[TEXT PROVIDED]
12. Transformations

REAL PEOPLE SEEM TO CHANGE. There are physical changes: The little kid next door is suddenly great-looking – or a hoodlum.  Your friends from youth get old; your fat friend suddenly loses weight; your husband grows a mustache; your wife changes her hair style and starts wearing a whole new style of clothes.

There are changes in people’s roles: The rich man goes bankrupt; the farmer sells his land and opens a fast food outlet in another state; the intense young girl becomes a wife and mother; the wife and mother stays a mother but no longer is a wife; new management comes in and the forty-eight-year-old executive is suddenly unemployed.

All these changes can be pretty surprising, even jarring. But what really disturbs us is when people’s basic nature seems to change.  Somebody you trusted doesn’t keep his word and doesn’t even act sorry about it.  Somebody you loved is suddenly cruel to you, and you can’t think why, what did you do to deserve it.  Someone who was always boring suddenly becomes fascinating.  Someone who never did anything well, who seemed like a complete failure, unexpectedly does something admirable and fine.

WHY PEOPLE CHANGE

In real life we never fully understand why people do these things. We have names for some of the changes – mid-life crisis, growing up, going through a phase, nervous breakdown, finding herself, and selfish streak, showing his true colours, born again, going off the deep end – but these labels are at best an attempt to reassure ourselves.  Because there’s already a name for the way we see somebody changing, we don’t have to be quite so frightened by the change.  But we still know nothing, or almost nothing, about the cause.  We still know nothing, really, about what’s going on inside other people’s heads.

We try to bind people into their roles so that we can be sure of them. Slavery, serfdom, featly, oaths of office, contracts, unions, corporations, laws, marriage, going steady, flattery, hypocrisy – all are strategies for controlling and predicting what the people around us are going to do.  Yet still these people surprise us with escape, revolution, betrayal, lawsuits, strikes, sellouts, crime, divorce, faithfulness, gossip, confessions, and we have to revise again our understanding of the world.

One of the reasons fiction exists at all is to deal with that fear of inexplicable change, that certain dread that lurks in the background of all our human relationships. Because fiction lets us see people’s motives, the causes of their behaviour, these stories about made-up people help us guess at the motives and causes of real people’s behaviour.
[/TEXT PROVIDED]
[LISTED ENTRIES]
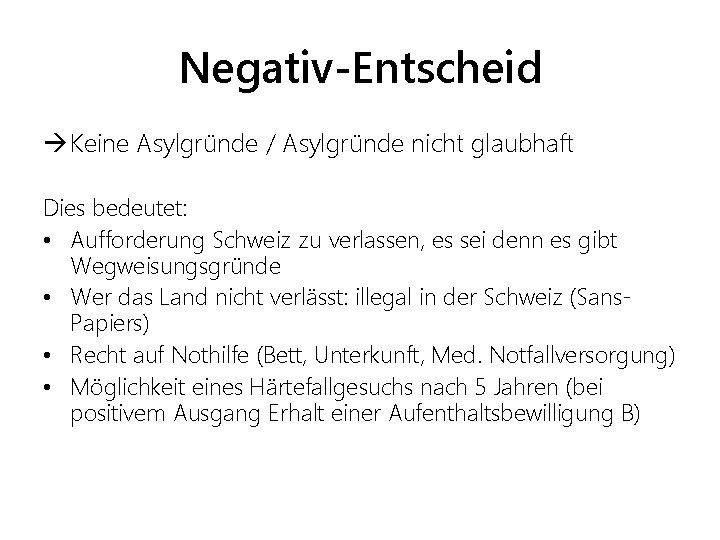 Negativ-Entscheid

→Keine Asylgründe / Asylgründe nicht glaubhaft

Dies bedeutet:
• Aufforderung Schweiz zu verlassen, es sei denn es gibt Wegweisungsgründe
• Wer das Land nicht verlässt: illegal in der Schweiz (Sans-Papiers)
• Recht auf Nothilfe (Bett, Unterkunft, Med. Notfallversorgung)
• Möglichkeit eines Härtefallgesuchs nach 5 Jahren (bei positivem Ausgang Erhalt einer Aufenthaltsbewilligung B)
[/LISTED ENTRIES]
PROBLEM REQUIREMENTS |
Above the listing, the passage on transformations describes changes in people's roles. List every such change that it mentions.

SOLUTION FOR THIS EXERCISE |
- The rich man goes bankrupt.
- The farmer sells his land and opens a fast food outlet in another state.
- The intense young girl becomes a wife and mother.
- The wife and mother stays a mother but is no longer a wife.
- New management comes in, and the forty-eight-year-old executive is suddenly unemployed.